One of SAP America's top priorities will be to increase business in the U.S. public sector

Business application vendor SAP is merging its North American and Latin American business operations into one organization in a move aimed at increasing sales and market share.

The new unit, SAP Americas, will help the group "maximize resources and replicate best practices to serve customers across the entire region," said SAP spokesman Steve Bauer in a telephone interview on Thursday. "Many companies in the U.S. have subsidiaries in Latin America and vice versa, and with this new structure, we will be able to serve them more effectively."

SAP Americas will include the U.S. and Canada, as well as Mexico, Central and South America, and the Caribbean, the Walldorf, Germany, vendor said in a statement earlier this week. It will be headed by Bill McDermott, previously in charge of the North American business.

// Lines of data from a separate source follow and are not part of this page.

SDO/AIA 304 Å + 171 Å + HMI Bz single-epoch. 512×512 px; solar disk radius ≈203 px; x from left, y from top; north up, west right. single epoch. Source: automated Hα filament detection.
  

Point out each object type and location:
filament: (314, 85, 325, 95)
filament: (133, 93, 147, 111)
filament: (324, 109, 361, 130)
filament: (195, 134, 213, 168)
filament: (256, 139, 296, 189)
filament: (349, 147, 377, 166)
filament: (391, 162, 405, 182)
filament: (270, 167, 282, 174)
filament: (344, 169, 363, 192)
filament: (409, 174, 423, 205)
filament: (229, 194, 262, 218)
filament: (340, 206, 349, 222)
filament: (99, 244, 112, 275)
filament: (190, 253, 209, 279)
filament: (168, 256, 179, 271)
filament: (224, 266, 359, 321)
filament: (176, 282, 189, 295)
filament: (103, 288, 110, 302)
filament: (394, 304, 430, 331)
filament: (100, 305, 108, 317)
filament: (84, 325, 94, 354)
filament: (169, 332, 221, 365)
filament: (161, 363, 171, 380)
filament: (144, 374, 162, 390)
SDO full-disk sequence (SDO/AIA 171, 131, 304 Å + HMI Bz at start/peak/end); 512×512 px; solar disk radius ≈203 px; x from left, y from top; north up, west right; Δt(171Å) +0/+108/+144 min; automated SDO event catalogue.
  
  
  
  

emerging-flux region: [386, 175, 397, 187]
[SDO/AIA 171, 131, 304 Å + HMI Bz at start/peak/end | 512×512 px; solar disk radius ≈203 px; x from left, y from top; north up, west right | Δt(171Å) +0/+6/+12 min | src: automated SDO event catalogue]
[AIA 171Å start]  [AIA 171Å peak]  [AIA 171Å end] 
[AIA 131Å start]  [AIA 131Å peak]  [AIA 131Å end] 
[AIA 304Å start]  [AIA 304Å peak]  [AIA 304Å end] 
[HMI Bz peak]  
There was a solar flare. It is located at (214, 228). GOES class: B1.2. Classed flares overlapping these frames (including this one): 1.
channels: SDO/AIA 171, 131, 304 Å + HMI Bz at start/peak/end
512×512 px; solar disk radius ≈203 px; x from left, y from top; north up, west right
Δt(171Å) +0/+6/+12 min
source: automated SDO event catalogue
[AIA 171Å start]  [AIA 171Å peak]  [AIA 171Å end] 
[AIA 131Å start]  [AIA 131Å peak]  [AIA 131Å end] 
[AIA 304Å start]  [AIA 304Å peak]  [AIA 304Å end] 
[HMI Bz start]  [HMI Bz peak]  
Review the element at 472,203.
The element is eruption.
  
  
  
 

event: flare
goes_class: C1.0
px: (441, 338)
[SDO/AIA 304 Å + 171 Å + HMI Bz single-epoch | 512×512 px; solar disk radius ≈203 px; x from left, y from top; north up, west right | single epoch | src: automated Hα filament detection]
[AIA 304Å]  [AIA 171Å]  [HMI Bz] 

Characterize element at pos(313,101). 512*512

Since McDermott joined SAP in October 2002, he has helped the company achieve 13 consecutive quarters of revenue growth in the North American market, the group's fastest-growing region, SAP said.

Fourth-quarter software license revenue in the U.S. is expected to rise 35 percent to €315 million ($380 million), the company said Tuesday.

Of SAP's more than 5,000 customers in the Americas, 3,000 are in North America and 2,000 in Latin America, according to Bauer.

One of McDermott's top priorities will be to increase SAP's business in the U.S. public sector, including the Department of Defense, federal civilian agencies, Homeland Security and local and state governments. Rand Blazer, former chief executive officer of BearingPoint, has been hired to manage this business.